Resource isolation is a practical method to reduce hardware and software interference on many-core servers. However, full virtualization can introduce overhead. Therefore, lightweight virtualization technologies are used to reduce the impact of virtualization overhead on container services.

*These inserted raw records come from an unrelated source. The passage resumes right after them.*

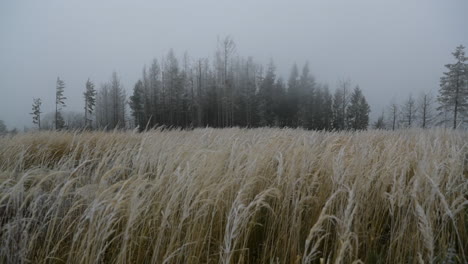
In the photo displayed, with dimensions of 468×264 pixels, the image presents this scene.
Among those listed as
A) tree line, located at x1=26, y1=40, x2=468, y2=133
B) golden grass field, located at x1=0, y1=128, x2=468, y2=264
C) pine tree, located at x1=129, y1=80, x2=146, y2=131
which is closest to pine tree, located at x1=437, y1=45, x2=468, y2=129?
tree line, located at x1=26, y1=40, x2=468, y2=133

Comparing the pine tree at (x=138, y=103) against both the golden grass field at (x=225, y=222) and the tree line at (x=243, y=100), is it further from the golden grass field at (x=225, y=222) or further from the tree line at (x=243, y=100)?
the golden grass field at (x=225, y=222)

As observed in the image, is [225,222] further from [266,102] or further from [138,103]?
[138,103]

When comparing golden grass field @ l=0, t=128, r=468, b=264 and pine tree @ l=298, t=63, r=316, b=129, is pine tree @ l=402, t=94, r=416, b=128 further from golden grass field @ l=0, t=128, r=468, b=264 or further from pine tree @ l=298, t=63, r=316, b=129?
golden grass field @ l=0, t=128, r=468, b=264

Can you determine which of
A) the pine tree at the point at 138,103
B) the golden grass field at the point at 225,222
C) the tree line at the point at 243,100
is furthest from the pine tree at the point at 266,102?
the golden grass field at the point at 225,222

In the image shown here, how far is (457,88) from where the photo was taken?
27984 mm

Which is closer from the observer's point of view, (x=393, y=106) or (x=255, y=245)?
(x=255, y=245)

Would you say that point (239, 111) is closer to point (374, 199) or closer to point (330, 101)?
point (330, 101)

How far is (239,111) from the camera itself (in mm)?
33938

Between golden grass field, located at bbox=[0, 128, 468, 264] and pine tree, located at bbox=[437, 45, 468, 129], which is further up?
pine tree, located at bbox=[437, 45, 468, 129]

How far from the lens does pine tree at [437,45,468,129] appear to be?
1092 inches

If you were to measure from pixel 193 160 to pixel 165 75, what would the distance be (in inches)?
1472

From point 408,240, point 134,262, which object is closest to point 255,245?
point 134,262

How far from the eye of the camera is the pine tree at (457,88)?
27734 mm

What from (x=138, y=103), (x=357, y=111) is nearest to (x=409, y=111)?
(x=357, y=111)
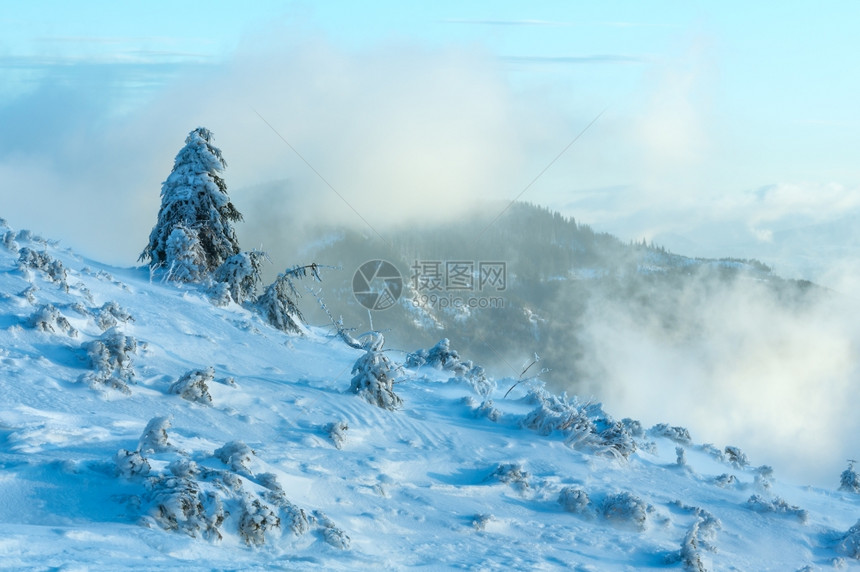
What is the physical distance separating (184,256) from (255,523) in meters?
12.2

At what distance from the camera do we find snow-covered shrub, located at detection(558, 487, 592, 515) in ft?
27.9

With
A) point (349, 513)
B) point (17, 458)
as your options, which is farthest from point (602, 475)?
point (17, 458)

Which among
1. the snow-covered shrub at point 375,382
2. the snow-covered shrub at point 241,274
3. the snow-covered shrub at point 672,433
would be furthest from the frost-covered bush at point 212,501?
the snow-covered shrub at point 241,274

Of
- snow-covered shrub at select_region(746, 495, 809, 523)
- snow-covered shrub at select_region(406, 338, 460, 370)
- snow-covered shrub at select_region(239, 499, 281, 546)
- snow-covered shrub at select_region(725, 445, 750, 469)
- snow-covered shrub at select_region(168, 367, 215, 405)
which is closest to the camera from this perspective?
snow-covered shrub at select_region(239, 499, 281, 546)

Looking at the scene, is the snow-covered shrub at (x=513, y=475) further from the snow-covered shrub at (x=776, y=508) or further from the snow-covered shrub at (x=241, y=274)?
the snow-covered shrub at (x=241, y=274)

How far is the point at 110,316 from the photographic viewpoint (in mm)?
10945

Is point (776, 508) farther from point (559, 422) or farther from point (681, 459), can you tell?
point (559, 422)

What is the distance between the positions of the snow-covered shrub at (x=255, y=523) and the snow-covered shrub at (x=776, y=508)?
6872 millimetres

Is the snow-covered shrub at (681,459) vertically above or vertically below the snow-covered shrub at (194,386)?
below

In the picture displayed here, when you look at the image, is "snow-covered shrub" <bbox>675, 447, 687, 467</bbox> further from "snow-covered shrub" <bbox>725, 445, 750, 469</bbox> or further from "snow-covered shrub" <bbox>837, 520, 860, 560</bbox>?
"snow-covered shrub" <bbox>837, 520, 860, 560</bbox>

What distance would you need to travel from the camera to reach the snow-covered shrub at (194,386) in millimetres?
9258

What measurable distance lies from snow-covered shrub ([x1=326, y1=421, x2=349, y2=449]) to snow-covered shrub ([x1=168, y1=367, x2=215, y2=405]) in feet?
5.38

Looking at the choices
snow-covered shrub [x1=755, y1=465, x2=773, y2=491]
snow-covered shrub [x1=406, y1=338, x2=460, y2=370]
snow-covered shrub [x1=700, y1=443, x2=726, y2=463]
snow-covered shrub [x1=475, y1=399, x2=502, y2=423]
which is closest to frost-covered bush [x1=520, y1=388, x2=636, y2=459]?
snow-covered shrub [x1=475, y1=399, x2=502, y2=423]

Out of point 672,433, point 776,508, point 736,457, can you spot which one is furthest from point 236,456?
point 736,457
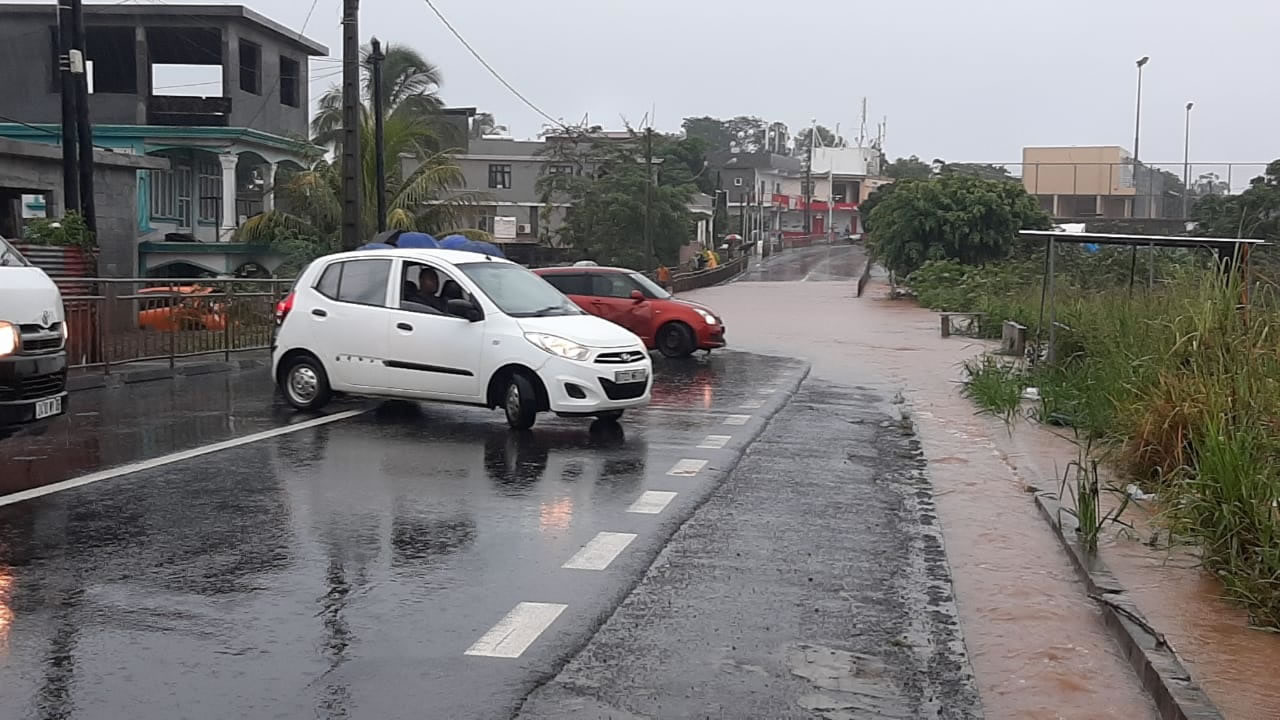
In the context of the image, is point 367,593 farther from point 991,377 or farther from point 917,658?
point 991,377

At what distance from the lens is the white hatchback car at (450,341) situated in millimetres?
12586

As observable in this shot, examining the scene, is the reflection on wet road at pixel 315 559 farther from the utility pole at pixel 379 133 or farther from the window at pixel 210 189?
the window at pixel 210 189

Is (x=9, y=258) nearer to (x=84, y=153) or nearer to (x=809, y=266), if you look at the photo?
(x=84, y=153)

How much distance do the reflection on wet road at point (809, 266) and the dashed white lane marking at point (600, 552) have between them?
5867 cm

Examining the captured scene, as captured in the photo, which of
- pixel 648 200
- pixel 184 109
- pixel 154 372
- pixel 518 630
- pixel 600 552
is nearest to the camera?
pixel 518 630

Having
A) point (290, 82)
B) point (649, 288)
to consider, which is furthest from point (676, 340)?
point (290, 82)

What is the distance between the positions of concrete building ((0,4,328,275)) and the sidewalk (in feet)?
98.7

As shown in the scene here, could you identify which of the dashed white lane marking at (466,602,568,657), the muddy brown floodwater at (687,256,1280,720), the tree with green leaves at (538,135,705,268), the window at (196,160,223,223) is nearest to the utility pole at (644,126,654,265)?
the tree with green leaves at (538,135,705,268)

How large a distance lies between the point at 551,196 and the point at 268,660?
57.5 meters

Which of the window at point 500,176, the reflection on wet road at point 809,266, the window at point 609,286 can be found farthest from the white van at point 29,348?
the window at point 500,176

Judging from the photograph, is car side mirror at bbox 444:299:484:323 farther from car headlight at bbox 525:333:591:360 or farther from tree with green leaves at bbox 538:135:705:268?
tree with green leaves at bbox 538:135:705:268

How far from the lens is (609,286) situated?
2355cm

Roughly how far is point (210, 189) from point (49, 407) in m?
34.3

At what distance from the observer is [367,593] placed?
22.5 feet
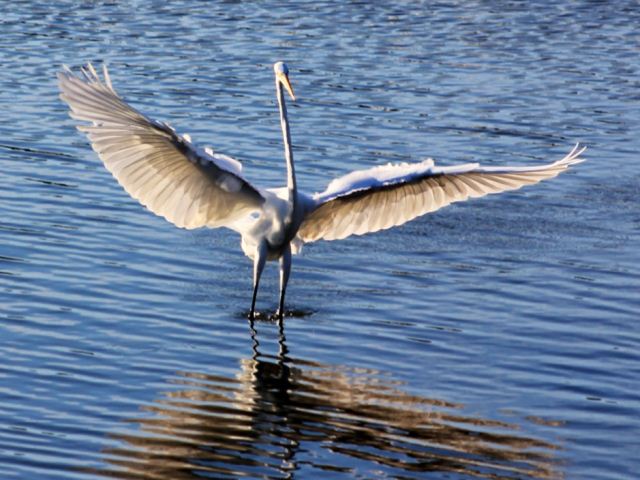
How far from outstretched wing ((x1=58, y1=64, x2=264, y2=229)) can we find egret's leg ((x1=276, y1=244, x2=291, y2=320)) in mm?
471

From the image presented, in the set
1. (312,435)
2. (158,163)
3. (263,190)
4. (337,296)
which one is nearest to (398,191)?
(337,296)

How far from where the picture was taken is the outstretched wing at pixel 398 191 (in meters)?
11.9

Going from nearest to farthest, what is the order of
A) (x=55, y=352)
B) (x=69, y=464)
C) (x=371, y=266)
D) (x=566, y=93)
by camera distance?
(x=69, y=464) < (x=55, y=352) < (x=371, y=266) < (x=566, y=93)

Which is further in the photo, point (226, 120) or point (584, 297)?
point (226, 120)

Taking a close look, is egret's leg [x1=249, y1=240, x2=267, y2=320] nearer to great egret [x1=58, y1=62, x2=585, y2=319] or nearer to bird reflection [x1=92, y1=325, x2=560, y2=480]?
great egret [x1=58, y1=62, x2=585, y2=319]

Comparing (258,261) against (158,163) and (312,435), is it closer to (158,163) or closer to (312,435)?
(158,163)

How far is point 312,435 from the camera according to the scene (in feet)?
31.9

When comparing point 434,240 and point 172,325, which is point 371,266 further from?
point 172,325

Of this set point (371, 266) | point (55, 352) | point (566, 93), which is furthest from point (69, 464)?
point (566, 93)

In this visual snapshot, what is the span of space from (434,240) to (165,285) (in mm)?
2994

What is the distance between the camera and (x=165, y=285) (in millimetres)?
12820

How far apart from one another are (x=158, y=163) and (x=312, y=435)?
2.98 m

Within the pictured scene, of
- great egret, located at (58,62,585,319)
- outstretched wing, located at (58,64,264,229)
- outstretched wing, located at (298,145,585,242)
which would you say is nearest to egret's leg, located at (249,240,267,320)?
great egret, located at (58,62,585,319)

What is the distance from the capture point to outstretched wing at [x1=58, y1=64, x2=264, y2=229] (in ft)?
35.9
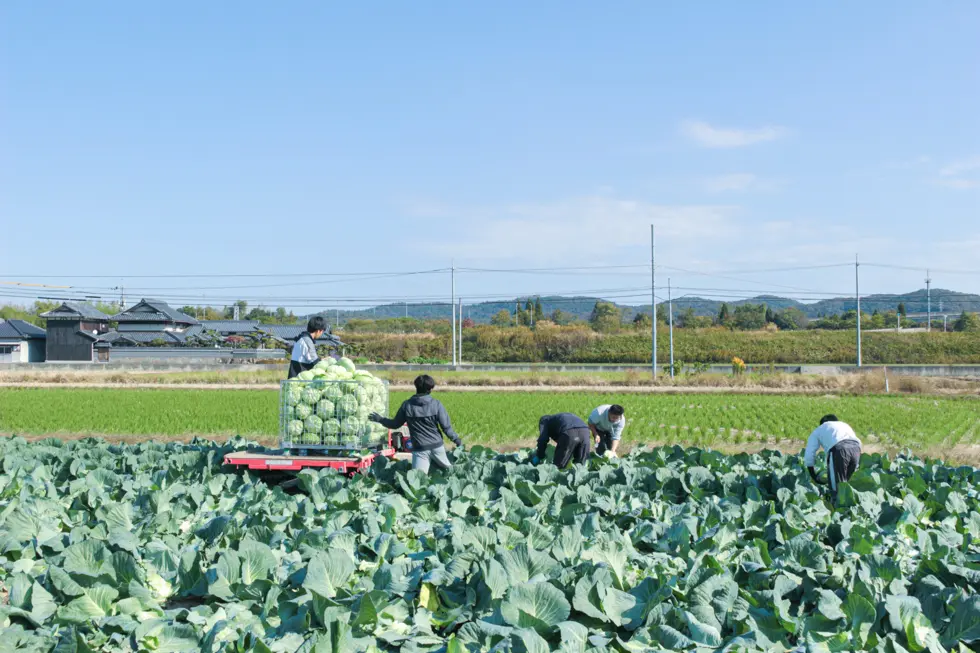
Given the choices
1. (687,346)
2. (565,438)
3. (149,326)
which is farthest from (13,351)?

Lightweight Virtualization Practices
In high-density many-core scenarios, the Kunpeng-V key technologies provide a lightweight and low-overhead virtualization isolation solution. This is achieved through technologies such as transparent transmission of hardware topology, interrupt passthrough, NUMA affinity, vCPU core binding, SR-IOV passthrough, NUMA exposure for passthrough devices, HugePage memory, and memory bandwidth monitoring. By improving the isolation between VMs, the Redis container deployment density can be increased by 100%. For details about the operations of the preceding key technologies, see Performance Best Practices.